The theatre’s gala reopening on March 15, 1978, featured a showing of the 1932 film Grand Hotel with nickel popcorn, a ribbon-cutting by the mayor, tunes played on the Mighty Wurlitzer organ, and pedestrian traffic directed by Keystone Cops (fictional incompetent policemen often featured in silent movies).

Lewald, then 22-year-old president of Tennessee Theatre Classics group, said they showed 53 classic films, including Ben Hur, From Here to Eternity, Casablanca, King Kong, and Citizen Kane.

“We five had become friends through our love of old movies, which we had programmed for years at UT,” Lewald says. “The Tennessee Theatre was the most stunning movie palace we knew.  When it faced possible demolition, like so many others had before it, we had to do what we could to save it.”

The group sought to turn the theatre, which is now the official state theatre of Tennessee, into more than a movie palace. Plans included renovating long-neglected parts of the theatre so that concerts, plays, and other large-space events could resume. Members of the group did everything from running the movie projector to being janitors.  However, the group’s lack of business experience and start-up capital forced them to close again in October of 1978.
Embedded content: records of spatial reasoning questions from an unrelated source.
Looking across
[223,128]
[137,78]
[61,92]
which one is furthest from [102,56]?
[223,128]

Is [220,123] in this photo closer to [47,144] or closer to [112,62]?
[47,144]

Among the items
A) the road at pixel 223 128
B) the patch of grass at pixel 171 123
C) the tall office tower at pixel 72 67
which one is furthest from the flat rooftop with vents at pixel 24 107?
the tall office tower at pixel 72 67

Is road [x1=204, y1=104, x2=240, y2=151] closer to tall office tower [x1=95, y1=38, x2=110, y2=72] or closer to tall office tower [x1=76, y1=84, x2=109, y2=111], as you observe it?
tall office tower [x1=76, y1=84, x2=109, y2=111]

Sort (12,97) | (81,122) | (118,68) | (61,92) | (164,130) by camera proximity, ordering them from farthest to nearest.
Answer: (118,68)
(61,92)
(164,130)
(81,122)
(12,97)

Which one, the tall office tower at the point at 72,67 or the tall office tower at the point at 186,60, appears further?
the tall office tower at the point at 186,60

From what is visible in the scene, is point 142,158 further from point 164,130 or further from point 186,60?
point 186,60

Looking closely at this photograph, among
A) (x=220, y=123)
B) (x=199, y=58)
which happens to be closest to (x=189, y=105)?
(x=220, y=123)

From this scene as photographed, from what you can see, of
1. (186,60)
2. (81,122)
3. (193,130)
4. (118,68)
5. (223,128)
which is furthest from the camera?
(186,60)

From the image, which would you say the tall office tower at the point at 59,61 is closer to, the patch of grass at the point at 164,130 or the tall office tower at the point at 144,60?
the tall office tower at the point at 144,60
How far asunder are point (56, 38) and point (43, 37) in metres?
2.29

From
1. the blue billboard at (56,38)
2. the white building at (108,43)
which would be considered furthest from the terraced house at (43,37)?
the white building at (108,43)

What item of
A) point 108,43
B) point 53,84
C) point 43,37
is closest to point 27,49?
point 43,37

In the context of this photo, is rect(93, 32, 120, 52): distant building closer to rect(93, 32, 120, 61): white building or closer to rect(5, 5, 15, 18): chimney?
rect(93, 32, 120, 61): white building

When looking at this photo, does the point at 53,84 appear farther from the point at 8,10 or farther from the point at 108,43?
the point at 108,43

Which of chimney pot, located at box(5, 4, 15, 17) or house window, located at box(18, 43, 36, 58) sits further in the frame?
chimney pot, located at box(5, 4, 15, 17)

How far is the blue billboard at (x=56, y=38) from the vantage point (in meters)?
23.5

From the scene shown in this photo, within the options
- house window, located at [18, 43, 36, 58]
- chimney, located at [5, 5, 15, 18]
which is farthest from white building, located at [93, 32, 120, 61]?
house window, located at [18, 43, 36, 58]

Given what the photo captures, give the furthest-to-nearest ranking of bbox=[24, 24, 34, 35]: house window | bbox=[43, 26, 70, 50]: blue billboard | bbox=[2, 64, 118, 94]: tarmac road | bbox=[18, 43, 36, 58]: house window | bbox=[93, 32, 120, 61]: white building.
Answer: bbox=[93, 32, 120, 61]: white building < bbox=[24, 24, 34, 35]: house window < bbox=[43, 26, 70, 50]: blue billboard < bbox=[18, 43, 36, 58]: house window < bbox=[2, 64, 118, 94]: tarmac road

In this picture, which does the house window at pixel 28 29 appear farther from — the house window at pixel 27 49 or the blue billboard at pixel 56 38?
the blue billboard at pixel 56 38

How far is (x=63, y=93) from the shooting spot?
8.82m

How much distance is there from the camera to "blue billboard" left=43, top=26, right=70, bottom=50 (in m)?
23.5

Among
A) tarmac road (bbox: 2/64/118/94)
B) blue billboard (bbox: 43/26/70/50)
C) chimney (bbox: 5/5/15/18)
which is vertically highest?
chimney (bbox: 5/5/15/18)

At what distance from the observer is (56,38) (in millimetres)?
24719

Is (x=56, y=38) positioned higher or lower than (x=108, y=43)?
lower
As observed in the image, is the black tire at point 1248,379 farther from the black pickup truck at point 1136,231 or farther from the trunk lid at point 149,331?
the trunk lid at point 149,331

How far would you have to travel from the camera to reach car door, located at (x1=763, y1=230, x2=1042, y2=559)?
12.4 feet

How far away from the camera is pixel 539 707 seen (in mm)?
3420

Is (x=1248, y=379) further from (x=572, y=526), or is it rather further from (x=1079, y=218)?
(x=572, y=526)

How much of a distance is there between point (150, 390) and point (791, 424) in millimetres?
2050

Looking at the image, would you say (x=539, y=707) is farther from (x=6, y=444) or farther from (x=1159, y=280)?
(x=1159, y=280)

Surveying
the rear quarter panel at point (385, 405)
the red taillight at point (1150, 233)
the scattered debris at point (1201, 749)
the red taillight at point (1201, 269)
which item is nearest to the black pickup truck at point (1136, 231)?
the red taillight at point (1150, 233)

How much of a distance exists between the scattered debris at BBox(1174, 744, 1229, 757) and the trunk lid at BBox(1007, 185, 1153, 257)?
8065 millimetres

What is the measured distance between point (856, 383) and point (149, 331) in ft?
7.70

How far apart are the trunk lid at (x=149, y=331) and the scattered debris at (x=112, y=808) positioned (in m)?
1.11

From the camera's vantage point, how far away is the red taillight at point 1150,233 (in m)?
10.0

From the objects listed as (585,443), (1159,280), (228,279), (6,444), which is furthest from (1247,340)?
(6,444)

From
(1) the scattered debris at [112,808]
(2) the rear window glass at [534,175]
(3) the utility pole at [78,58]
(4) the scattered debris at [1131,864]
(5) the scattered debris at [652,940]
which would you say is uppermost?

“We were young and naïve about business, foolishly thinking that our hard work and good intentions alone could revive such a magnificent place, but we failed,” Lewald says. “It fell to those with far more resources and business savvy, like the extraordinary Jim Dick, to truly save the theater, and then the city of Knoxville and state of Tennessee to restore it beyond its original glory.  Today, 40 years later, we five ‘young alumni’ would like to think that our enthusiasm, during that short beginning, showed the community that the Tennessee Theatre was worth saving.”